小学生・中学生年代の大会では、主催者によって競技規則の適用方法や運用に差が出ることがあります。例えば、U-12(小学生)の公式大会では試合時間やピッチサイズがJFAの育成年代向けガイドラインに沿って設定されており、一部の運用は成人基準とは異なる場合があります。

反則の基準そのものは大きく変わりませんが、カードの運用(警告の繰り越しルールなど)が大会ごとに異なる場合があります。参加する大会の要項は、JFAや都道府県サッカー協会の公式サイト、または大会主催者から配布される資料で確認するとよいでしょう。

  • 「引っ張っていい」という声がけは控える
  • 笛が鳴らなかったことへの外からの抗議はトラブルの原因になりやすい
  • 試合後は次の行動につながる声かけを心がける
  • 大会ごとのルール運用は要項で事前に確認しておく

まとめ

サッカーで服を引っ張る行為はホールディングの反則であり、JFAの競技規則第12条において直接フリーキックの対象として明確に定められています。笛が鳴るかどうかに関わらず、ルール上は反則です。

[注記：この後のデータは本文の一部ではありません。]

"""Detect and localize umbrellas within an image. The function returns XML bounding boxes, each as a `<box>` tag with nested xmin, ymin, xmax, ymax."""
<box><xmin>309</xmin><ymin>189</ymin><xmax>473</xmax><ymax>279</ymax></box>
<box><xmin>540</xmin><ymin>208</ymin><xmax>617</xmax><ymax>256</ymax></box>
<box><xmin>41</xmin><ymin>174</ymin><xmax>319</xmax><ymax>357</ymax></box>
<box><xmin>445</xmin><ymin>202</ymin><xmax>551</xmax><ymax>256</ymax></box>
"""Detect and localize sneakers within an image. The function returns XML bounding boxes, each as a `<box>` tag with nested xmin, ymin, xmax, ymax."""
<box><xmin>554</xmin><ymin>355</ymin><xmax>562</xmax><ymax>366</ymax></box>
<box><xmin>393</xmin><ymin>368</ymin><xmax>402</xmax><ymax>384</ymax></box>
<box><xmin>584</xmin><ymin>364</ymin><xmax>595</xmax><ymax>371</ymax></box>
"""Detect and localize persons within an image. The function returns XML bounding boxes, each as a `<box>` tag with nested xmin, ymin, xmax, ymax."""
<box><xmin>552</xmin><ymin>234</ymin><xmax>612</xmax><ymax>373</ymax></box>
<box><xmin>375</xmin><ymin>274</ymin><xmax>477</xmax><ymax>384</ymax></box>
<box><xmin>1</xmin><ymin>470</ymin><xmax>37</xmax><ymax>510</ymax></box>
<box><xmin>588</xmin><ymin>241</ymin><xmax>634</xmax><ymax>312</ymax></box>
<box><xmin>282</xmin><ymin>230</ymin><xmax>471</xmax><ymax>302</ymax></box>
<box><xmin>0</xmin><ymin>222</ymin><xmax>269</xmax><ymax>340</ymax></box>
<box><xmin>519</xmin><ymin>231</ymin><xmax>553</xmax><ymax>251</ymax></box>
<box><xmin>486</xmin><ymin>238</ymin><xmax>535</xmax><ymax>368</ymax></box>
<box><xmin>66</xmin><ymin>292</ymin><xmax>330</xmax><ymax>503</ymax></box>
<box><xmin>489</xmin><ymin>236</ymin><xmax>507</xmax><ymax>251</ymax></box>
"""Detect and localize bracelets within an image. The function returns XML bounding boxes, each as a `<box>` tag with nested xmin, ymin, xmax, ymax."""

まず取り組んでほしいのは、練習での「手なし1対1」です。手を使えない状況を意図的に作ることで、体の使い方で対応する意識が自然と育ちます。反則を減らすことは、チームにとっても大きなメリットです。

ルールを正しく理解することは、フェアプレーの出発点でもあります。選手だけでなく保護者も一緒にルールを知っておくことで、試合での声かけや観戦の仕方が変わり、子どもの成長を後押しできるはずです。